Convert the data below into a JSON list of strings, with one string for each line and blank lines omitted.

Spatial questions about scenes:
----------

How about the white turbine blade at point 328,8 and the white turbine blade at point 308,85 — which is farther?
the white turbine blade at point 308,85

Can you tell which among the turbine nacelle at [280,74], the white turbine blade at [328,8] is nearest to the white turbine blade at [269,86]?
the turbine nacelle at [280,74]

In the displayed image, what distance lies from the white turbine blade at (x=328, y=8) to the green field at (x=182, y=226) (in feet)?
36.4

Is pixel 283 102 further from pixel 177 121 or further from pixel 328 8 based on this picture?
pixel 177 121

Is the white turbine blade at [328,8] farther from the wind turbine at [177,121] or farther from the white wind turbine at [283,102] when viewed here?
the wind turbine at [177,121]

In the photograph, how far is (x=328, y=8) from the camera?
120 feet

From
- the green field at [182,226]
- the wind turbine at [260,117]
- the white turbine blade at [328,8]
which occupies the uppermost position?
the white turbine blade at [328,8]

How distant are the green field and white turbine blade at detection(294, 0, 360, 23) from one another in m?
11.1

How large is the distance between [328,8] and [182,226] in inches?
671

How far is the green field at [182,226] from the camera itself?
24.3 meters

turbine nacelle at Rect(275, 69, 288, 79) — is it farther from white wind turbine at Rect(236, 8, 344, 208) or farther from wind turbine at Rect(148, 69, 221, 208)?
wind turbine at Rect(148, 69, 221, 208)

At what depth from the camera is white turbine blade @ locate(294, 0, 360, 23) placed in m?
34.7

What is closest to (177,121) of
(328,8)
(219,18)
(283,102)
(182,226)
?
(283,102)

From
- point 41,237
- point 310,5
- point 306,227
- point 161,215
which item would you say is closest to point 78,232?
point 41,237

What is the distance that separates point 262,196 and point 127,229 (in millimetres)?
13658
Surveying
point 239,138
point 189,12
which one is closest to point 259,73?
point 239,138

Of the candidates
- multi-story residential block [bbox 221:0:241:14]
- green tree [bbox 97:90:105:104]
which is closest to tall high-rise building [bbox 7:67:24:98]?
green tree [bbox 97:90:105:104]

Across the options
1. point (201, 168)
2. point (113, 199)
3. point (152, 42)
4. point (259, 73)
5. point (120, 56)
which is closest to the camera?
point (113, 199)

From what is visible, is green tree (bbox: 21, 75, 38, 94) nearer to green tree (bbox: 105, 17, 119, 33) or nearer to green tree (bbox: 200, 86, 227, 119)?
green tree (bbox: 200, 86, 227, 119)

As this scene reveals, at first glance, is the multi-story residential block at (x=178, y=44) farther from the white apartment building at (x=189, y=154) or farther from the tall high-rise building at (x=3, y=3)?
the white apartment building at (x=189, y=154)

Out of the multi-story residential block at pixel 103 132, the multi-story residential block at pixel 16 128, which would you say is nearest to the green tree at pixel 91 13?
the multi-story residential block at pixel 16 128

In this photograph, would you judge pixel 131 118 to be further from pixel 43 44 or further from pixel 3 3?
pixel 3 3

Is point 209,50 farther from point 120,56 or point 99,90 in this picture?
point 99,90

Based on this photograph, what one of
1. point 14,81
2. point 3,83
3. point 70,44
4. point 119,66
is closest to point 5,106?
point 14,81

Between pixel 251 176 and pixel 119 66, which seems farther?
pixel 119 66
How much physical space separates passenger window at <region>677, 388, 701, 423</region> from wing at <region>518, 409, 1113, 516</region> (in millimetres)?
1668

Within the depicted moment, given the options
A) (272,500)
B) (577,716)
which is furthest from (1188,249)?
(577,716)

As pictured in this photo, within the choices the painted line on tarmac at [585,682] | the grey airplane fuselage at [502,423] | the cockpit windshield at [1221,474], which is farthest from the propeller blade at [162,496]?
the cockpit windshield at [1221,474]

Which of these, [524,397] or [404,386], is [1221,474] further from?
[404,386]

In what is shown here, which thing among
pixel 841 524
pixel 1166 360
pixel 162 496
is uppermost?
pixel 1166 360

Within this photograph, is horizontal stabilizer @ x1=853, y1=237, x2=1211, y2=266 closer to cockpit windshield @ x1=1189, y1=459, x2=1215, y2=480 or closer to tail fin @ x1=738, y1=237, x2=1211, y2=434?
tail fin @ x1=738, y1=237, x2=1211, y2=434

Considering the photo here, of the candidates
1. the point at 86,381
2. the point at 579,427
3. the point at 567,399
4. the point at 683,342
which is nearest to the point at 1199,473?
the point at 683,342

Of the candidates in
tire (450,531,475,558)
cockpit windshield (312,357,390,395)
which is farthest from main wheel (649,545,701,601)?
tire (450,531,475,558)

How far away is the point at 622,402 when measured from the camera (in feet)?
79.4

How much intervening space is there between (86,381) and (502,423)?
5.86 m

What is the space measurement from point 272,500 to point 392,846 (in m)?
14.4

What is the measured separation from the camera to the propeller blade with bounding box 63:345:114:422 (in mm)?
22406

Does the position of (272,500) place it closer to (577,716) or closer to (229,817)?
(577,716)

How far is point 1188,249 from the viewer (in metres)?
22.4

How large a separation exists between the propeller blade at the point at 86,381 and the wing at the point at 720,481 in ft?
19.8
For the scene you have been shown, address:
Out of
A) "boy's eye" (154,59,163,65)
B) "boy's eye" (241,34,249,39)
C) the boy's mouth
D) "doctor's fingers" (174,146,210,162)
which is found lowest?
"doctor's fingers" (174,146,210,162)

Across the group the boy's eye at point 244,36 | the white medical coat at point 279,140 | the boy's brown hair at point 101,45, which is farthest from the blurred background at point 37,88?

----------

■ Expected answer
[
  "How about the white turbine blade at point 328,8 and the white turbine blade at point 308,85 — which is farther?",
  "the white turbine blade at point 308,85",
  "Can you tell which among the turbine nacelle at [280,74], the white turbine blade at [328,8] is nearest to the white turbine blade at [269,86]?",
  "the turbine nacelle at [280,74]",
  "In the displayed image, what distance lies from the white turbine blade at (x=328, y=8) to the green field at (x=182, y=226) (in feet)?",
  "36.4",
  "Is pixel 283 102 further from pixel 177 121 or further from pixel 328 8 based on this picture?",
  "pixel 177 121",
  "Is the white turbine blade at [328,8] farther from the wind turbine at [177,121] or farther from the white wind turbine at [283,102] when viewed here?",
  "the wind turbine at [177,121]",
  "In the photograph, how far is (x=328, y=8) from the camera?",
  "120 feet",
  "From",
  "- the green field at [182,226]",
  "- the wind turbine at [260,117]",
  "- the white turbine blade at [328,8]",
  "which occupies the uppermost position?",
  "the white turbine blade at [328,8]",
  "How distant are the green field and white turbine blade at detection(294, 0, 360, 23) from one another in m?",
  "11.1",
  "How large is the distance between [328,8] and [182,226] in inches?",
  "671",
  "How far is the green field at [182,226] from the camera itself?",
  "24.3 meters",
  "turbine nacelle at Rect(275, 69, 288, 79) — is it farther from white wind turbine at Rect(236, 8, 344, 208) or farther from wind turbine at Rect(148, 69, 221, 208)?",
  "wind turbine at Rect(148, 69, 221, 208)",
  "At what depth from the camera is white turbine blade @ locate(294, 0, 360, 23) placed in m?",
  "34.7",
  "What is closest to (177,121) of",
  "(328,8)",
  "(219,18)",
  "(283,102)",
  "(182,226)",
  "?",
  "(283,102)",
  "From",
  "- point 41,237",
  "- point 310,5",
  "- point 306,227",
  "- point 161,215",
  "which item would you say is closest to point 78,232?",
  "point 41,237",
  "What is the distance that separates point 262,196 and point 127,229 (in millimetres)?",
  "13658",
  "Surveying",
  "point 239,138",
  "point 189,12",
  "which one is closest to point 259,73?",
  "point 239,138",
  "Of the candidates",
  "- multi-story residential block [bbox 221:0:241:14]",
  "- green tree [bbox 97:90:105:104]",
  "which is closest to tall high-rise building [bbox 7:67:24:98]?",
  "green tree [bbox 97:90:105:104]",
  "Across the options",
  "1. point (201, 168)",
  "2. point (113, 199)",
  "3. point (152, 42)",
  "4. point (259, 73)",
  "5. point (120, 56)",
  "which is closest to the camera?",
  "point (113, 199)",
  "From what is visible, is green tree (bbox: 21, 75, 38, 94) nearer to green tree (bbox: 105, 17, 119, 33) or nearer to green tree (bbox: 200, 86, 227, 119)?",
  "green tree (bbox: 200, 86, 227, 119)",
  "As this scene reveals, at first glance, is the multi-story residential block at (x=178, y=44) farther from the white apartment building at (x=189, y=154) or farther from the tall high-rise building at (x=3, y=3)?",
  "the white apartment building at (x=189, y=154)",
  "Out of the multi-story residential block at pixel 103 132, the multi-story residential block at pixel 16 128, which would you say is nearest to the green tree at pixel 91 13?",
  "the multi-story residential block at pixel 16 128",
  "In this photograph, would you judge pixel 131 118 to be further from pixel 43 44 or further from pixel 3 3?",
  "pixel 3 3",
  "Is point 209,50 farther from point 120,56 or point 99,90 in this picture?",
  "point 99,90",
  "Based on this photograph, what one of",
  "1. point 14,81",
  "2. point 3,83",
  "3. point 70,44",
  "4. point 119,66",
  "is closest to point 5,106?",
  "point 14,81",
  "Between pixel 251 176 and pixel 119 66, which seems farther?",
  "pixel 119 66",
  "How much physical space separates passenger window at <region>677, 388, 701, 423</region> from wing at <region>518, 409, 1113, 516</region> (in millimetres)?",
  "1668",
  "Within the depicted moment, given the options",
  "A) (272,500)",
  "B) (577,716)",
  "which is furthest from (1188,249)?",
  "(577,716)",
  "As pictured in this photo, within the choices the painted line on tarmac at [585,682] | the grey airplane fuselage at [502,423] | the cockpit windshield at [1221,474], which is farthest from the propeller blade at [162,496]?",
  "the cockpit windshield at [1221,474]",
  "Which of these, [524,397] or [404,386], is [1221,474] further from?",
  "[404,386]",
  "In what is shown here, which thing among",
  "pixel 841 524",
  "pixel 1166 360",
  "pixel 162 496",
  "is uppermost?",
  "pixel 1166 360",
  "Within this photograph, is horizontal stabilizer @ x1=853, y1=237, x2=1211, y2=266 closer to cockpit windshield @ x1=1189, y1=459, x2=1215, y2=480 or closer to tail fin @ x1=738, y1=237, x2=1211, y2=434?",
  "tail fin @ x1=738, y1=237, x2=1211, y2=434",
  "Considering the photo here, of the candidates",
  "1. the point at 86,381",
  "2. the point at 579,427",
  "3. the point at 567,399",
  "4. the point at 683,342",
  "which is nearest to the point at 1199,473?",
  "the point at 683,342",
  "Of the candidates in",
  "tire (450,531,475,558)",
  "cockpit windshield (312,357,390,395)",
  "which is farthest from main wheel (649,545,701,601)?",
  "tire (450,531,475,558)",
  "How far away is the point at 622,402 when measured from the camera (in feet)?",
  "79.4",
  "How much intervening space is there between (86,381) and (502,423)?",
  "5.86 m",
  "What is the space measurement from point 272,500 to point 392,846 (in m)?",
  "14.4",
  "What is the measured separation from the camera to the propeller blade with bounding box 63:345:114:422 (in mm)?",
  "22406",
  "Does the position of (272,500) place it closer to (577,716) or closer to (229,817)?",
  "(577,716)",
  "How far is point 1188,249 from the viewer (in metres)?",
  "22.4",
  "How large a separation exists between the propeller blade at the point at 86,381 and the wing at the point at 720,481 in ft?",
  "19.8",
  "For the scene you have been shown, address:",
  "Out of",
  "A) \"boy's eye\" (154,59,163,65)",
  "B) \"boy's eye\" (241,34,249,39)",
  "C) the boy's mouth",
  "D) \"doctor's fingers\" (174,146,210,162)",
  "which is found lowest?",
  "\"doctor's fingers\" (174,146,210,162)",
  "Across the group the boy's eye at point 244,36 | the white medical coat at point 279,140 | the boy's brown hair at point 101,45, which is farthest from the blurred background at point 37,88?"
]